:: CHALLENGES ::
**A.** Say whether each statement below agrees with the lecture notes on directed networks. For each one, answer yes or no and quote the deciding words of the notes exactly. (i) This lecture is the second lecture of Week 11. (ii) The notes come from the School of Physics. (iii) The lecture belongs to a section titled "Directed Networks."
**B.** Continue the lecture notes on directed networks, starting after their last sentence.
--- START READING PASSAGE ---
### CS4423 - Networks
Angela Carnevale  
School of Mathematical and Statistical Sciences  
University of Galway

#### 6. Directed Networks

# Week 11, lecture 2:  Hubs and Authorities

## Importance of nodes in directed networks

### Adjacency matrix of a directed network

Let $M = (m_{ij})$ be the **adjacency matrix** of the directed graph
$G = (X, E)$
that is 

$$m_{ij} = \begin{cases} 1 & \text{if } x_j \to x_i,  \\
 0 & \text{ otherwise}\end{cases},$$
where $X = \{x_1, \dots, x_n\}$.

### In-Degree vs. Out-Degree

In a directed network, one can distinguish between **in-degree centrality** $c_i^{D^{\text{in}}}$ and **out-degree centrality** $c_i^{D^{\text{out}}}$
based on the number of arrows that point **into** a node, and the number of arrows pointing
**out** of a node:
$$
c_i^{D^{\text{in}}} = k_i^{\text{in}} = \sum_{j=1}^n m_{ij},
\quad
c_i^{D^{\text{out}}} = k_i^{\text{out}} = \sum_{j=1}^n m_{ji},
$$
where $M = (m_{ij})$ is the adjacency matrix of a directed graph
$G = (X, E)$.
--- END READING PASSAGE ---
--- START GIVEN MATERIAL ---
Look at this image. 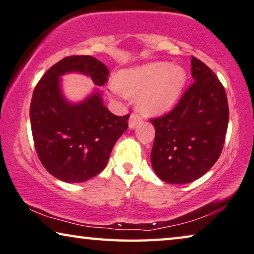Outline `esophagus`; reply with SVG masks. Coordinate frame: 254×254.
--- END GIVEN MATERIAL ---
:: TASK RESPONSES ::
**A.**
(i) Yes: "Week 11, lecture 2"
(ii) No: "School of Mathematical and Statistical Sciences"
(iii) Yes: "6. Directed Networks"

**B.**
Similarly, one can define and study the corresponding **eigenvector centralities** $c^{E^{\text{in}}}$ and $c^{E^{\text{out}}}$:
$$
A c^{E^{\text{in}}} = \lambda c^{E^{\text{in}}},
\quad
A^{T} c^{E^{\text{out}}} = \lambda c^{E^{\text{out}}}.
$$

Especially with a view towards our main example of a directed network (the WWW), we take here a slightly different approach.

##  Hub Centrality and Authority Centrality

In a network of nodes connected by directed edges, each node can
play two different roles:

* one as a _receiver_ of links, and 

* one as a _sender_ of links.  

A first measure of importance, or recognition, of
a node in this network might be the number of
links it receives, i.e., its **in-degree** in the underlying graph.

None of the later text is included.